**DIRECTIVE**
Copy the stretch of the forum thread below from "I assume from" through "able to move.", substituting "crushed stone" for "ballast".
━━━━━ SOURCE PASSAGE
# Is Aristo-Craft plastic road bed worth using?



## Jeff-From-Wisconsin (Feb 16, 2016)

We have a huge pile of Vacuum formed gray plastic roadbed we received with an auction, is this worth using?

Thoughts?


----------



## chuck n (Jan 2, 2008)

If the track sits down in the roadbed and the ties are held in place, I wouldn't use it outside. It would be fine for indoors. It is highly unlikely that outdoors it will expand and contract with temperature changes from day to night and winter to summer in the same way your track will. 

Others may have different ideas, let's see what they have to say.

I assume from your username that you live somewhere in the Badger state. Over a year you will have temperature swings of more than 100 degrees (F). Your track will move possibly by an inch or more, depending on how much track you have out. That is why many of us float our track on ballast, or if it is anchored pinned every 4 or 5 feet. Your track has to be able to move.

I do not think that putting it in a straight jacket is a good idea.

I'm not voting because it might be useful under some layouts and not others.

Chuck


----------



## Jeff-From-Wisconsin (Feb 16, 2016)

chuck n said:


> If the track sits down in the roadbed and the ties are held in place, I wouldn't use it outside. It would be fine for indoors. It is highly unlikely that outdoors it will expand and contract with temperature changes from day to night and winter to summer in the same way your track will.
> 
> Others may have different ideas, let's see what they have to say.
> 
> ...


Understood.

we have the USA brass track and just went over and seen that it only has about a 16th inch play side to side, not a lot, and 100 degrees plus.

this is from the manufacturer:

"A quick and easy way to detail your right-of-way, without the mess and time of using stone ballast. Made of tough, vacuum-formed plastic, each section is a realistic gray color with simulated gravel texture. Aristo track sections (sold separately) just slip into place, and roadbed is available to fit straight track and all sizes of curves. Indoors, the roadbed is perfect for displays on carpets or other flooring and is an ideal choice for a permanent layout. Tough enough to use outside, each section is UV protected to prevent fading in sunlight. And for permanent outdoor layouts, each section has three drainage holes to allow water run-off without digging drainage ditches."

I know for a fact that it fades because some is new and some used, quite a color difference.

Here is a pick of the bed.


----------



## chuck n (Jan 2, 2008)

Go for it and have fun!

Chuck


----------



## Jeff-From-Wisconsin (Feb 16, 2016)

chuck n said:


> Go for it and have fun!
> 
> Chuck


I don't think so, made some good points, think this is going up for sale and will be doing a ballast type install.
━━━━━━━━━━
━━━━━ GIVEN ENTRIES
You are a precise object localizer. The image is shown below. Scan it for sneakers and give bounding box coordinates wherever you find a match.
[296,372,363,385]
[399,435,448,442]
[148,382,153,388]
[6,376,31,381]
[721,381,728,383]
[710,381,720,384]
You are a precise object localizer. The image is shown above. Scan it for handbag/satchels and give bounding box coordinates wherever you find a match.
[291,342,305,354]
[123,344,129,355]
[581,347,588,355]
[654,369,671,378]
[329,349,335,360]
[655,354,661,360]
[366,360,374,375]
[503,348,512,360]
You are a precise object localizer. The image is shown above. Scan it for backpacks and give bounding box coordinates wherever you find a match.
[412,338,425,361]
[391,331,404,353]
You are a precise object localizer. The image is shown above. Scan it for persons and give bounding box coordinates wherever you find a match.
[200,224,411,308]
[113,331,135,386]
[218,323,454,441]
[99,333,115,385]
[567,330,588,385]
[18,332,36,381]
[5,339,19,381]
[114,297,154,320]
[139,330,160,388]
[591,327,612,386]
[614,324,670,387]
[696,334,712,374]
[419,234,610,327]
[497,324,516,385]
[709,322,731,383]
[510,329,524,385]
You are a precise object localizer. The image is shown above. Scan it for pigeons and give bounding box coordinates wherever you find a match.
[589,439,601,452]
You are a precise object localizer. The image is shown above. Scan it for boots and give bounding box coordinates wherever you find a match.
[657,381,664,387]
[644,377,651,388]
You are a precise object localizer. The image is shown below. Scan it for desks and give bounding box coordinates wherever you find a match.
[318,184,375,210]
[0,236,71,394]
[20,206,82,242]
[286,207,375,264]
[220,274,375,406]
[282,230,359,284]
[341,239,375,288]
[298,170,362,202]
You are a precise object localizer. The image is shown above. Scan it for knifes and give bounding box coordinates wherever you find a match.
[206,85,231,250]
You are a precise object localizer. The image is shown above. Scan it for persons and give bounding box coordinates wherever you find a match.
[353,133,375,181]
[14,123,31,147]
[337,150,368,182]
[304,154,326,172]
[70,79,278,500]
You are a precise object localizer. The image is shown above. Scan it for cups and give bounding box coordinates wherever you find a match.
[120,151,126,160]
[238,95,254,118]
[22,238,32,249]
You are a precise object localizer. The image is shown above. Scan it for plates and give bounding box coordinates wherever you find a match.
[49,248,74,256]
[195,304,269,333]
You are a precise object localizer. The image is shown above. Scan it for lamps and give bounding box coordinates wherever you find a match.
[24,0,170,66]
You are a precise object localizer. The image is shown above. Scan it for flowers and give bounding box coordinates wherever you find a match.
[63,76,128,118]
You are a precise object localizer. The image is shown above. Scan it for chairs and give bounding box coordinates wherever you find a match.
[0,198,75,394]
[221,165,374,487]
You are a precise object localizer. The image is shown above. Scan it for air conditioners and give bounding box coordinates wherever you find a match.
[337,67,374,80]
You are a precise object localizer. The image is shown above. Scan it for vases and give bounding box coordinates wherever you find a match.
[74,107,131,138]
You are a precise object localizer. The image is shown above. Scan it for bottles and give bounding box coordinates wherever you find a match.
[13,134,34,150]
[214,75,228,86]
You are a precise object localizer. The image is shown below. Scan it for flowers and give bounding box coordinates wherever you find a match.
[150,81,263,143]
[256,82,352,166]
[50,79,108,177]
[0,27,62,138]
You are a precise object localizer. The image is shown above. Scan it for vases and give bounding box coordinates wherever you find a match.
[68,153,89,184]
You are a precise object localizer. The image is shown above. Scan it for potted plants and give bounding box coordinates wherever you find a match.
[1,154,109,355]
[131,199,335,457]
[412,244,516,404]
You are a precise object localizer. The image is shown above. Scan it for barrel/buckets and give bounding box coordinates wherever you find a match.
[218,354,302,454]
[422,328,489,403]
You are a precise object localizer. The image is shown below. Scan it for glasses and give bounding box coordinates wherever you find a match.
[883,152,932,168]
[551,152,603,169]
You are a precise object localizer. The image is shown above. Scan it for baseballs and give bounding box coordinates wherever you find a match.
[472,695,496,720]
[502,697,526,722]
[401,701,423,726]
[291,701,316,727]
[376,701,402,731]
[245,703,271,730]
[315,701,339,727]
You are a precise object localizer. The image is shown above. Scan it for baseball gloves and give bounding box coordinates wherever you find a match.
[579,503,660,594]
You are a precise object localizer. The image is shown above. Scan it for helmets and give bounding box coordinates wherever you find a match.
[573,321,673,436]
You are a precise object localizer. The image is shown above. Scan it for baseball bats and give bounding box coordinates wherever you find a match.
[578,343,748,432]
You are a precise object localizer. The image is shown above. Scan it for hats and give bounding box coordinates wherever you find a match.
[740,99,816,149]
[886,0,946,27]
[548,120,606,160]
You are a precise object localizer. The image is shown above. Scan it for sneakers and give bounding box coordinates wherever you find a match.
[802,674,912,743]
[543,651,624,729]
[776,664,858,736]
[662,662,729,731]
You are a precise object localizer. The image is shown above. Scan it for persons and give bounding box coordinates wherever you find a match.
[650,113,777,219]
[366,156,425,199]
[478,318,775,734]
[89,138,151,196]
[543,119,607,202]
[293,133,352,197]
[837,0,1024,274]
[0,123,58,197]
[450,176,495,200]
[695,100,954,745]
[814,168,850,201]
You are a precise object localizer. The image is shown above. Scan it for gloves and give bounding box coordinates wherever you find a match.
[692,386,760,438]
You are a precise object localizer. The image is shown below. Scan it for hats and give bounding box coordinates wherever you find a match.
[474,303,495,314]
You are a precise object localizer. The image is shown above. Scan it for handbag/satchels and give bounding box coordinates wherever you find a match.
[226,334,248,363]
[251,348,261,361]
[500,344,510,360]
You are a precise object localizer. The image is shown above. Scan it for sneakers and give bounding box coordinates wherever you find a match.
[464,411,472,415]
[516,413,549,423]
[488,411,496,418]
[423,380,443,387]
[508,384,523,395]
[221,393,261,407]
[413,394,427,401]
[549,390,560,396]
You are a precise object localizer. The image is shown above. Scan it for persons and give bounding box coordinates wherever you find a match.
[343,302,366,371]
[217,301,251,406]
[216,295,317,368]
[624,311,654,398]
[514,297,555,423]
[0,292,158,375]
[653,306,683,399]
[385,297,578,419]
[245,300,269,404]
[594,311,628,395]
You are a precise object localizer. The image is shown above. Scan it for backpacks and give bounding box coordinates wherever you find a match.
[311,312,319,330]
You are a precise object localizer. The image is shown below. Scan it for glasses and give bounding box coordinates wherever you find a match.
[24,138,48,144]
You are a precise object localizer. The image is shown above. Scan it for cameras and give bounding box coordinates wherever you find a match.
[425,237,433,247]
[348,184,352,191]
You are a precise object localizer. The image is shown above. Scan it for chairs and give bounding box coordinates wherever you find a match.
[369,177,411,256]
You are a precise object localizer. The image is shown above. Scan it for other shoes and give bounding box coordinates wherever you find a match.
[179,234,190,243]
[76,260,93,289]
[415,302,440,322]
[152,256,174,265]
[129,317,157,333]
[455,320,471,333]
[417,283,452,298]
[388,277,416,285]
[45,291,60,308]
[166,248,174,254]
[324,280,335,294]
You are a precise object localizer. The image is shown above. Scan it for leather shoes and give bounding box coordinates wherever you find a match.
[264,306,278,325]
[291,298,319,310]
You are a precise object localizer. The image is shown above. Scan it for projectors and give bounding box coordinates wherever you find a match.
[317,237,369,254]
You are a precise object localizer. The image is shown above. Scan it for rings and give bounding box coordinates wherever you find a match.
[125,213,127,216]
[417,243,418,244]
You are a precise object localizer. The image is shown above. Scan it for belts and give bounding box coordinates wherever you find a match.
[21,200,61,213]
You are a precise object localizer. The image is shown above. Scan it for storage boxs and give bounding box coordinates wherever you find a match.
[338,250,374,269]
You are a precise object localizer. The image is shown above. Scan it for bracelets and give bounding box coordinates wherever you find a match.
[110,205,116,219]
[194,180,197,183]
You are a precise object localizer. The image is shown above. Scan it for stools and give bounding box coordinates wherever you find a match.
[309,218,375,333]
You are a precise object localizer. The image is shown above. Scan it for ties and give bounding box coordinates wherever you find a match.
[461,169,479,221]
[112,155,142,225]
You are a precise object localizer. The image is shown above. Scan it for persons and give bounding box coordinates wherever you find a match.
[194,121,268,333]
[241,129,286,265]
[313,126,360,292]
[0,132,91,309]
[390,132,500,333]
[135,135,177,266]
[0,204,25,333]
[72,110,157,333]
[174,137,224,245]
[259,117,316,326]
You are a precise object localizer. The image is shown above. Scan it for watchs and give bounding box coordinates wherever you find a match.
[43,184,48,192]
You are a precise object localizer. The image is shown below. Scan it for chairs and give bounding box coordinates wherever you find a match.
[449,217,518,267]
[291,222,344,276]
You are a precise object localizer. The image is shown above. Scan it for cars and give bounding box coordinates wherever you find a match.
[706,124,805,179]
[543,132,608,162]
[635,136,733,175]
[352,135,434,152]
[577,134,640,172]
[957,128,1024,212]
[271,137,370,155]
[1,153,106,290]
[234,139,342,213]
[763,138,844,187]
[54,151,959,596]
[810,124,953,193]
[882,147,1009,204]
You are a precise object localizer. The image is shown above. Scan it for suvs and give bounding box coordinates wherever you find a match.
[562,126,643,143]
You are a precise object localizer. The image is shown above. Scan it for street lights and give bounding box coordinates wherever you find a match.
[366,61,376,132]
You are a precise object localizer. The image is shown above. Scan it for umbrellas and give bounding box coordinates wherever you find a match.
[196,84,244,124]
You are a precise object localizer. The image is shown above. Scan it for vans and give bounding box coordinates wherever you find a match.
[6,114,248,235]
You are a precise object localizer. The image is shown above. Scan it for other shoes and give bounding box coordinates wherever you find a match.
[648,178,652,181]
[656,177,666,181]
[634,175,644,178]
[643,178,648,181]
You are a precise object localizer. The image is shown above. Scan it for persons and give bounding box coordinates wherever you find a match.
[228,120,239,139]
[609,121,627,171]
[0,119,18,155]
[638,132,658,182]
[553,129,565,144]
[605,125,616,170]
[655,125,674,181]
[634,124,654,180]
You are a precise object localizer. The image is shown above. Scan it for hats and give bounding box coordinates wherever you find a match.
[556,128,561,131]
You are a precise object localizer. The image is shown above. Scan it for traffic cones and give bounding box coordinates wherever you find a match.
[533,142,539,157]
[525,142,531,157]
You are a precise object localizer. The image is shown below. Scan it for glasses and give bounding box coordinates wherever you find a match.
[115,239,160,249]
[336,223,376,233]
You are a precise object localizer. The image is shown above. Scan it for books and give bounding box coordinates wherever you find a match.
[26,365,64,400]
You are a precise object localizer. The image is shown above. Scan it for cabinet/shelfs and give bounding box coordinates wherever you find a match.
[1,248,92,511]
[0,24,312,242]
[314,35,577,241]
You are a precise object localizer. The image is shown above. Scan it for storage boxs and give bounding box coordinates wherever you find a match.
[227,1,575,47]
━━━━━━━━━━
**RESPONSE TO THE EXERCISE**
I assume from your username that you live somewhere in the Badger state. Over a year you will have temperature swings of more than 100 degrees (F). Your track will move possibly by an inch or more, depending on how much track you have out. That is why many of us float our track on crushed stone, or if it is anchored pinned every 4 or 5 feet. Your track has to be able to move.